Provided text:
>>>>

The Comic Event approaches comedy as dynamic phenomenon that involves the gathering of elements of performance, signifiers, timings, tones, gestures, previous comic bits, and other self-conscious structures into an event that triggers, by virtue of a cut, an expected/unexpected resolution. Using examples from mainstream comedy, The Comic Event progresses from the smallest comic moment-jokes, bits-to the more complex-caricatures, sketches, sit-coms, parody films, and stand-up routines. Judith Roof builds on side comments from Henri Bergson's short treatise Laughter, Sigmund Freud's Jokes and Their Relation to the Unconscious, and various observations from Aristotle to establish comedy as a complex, multifaceted practice. In seeing comedy as a gathering event that resolves with a cut, Roof characterizes comedy not only by a predictable unpredictability occasioned by a sudden expected/unexpected insight, but also by repetition, seriality, self-consciousness, self-referentiality, and an ourobouric return to a previous cut. This theory of comedy offers a way to understand the operation of a broad array of distinct comic occasions and aspects of performance in multiple contexts.

<<<<

Parts of the exercise:
a) Summarize the description of The Comic Event in two sentences.
b) According to the description of The Comic Event, the book moves from the smallest comic moments to more complex ones. List every one of those more complex comic forms.

Given information:
>>>>

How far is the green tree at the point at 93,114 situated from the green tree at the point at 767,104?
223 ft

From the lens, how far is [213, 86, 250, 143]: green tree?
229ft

<<<<

Results of the exercise:
a) The Comic Event, by Judith Roof, treats comedy as a dynamic event that gathers elements such as timings, tones, gestures and earlier comic bits, then resolves through a cut into an expected/unexpected resolution, moving from jokes and bits to more complex forms like sketches, sit-coms and stand-up routines. Building on Bergson, Freud and Aristotle, Roof characterizes comedy by predictable unpredictability as well as by repetition, seriality, self-consciousness and self-referentiality, offering a theory that explains a broad array of comic occasions.

b)
- caricatures
- sketches
- sit-coms
- parody films
- stand-up routines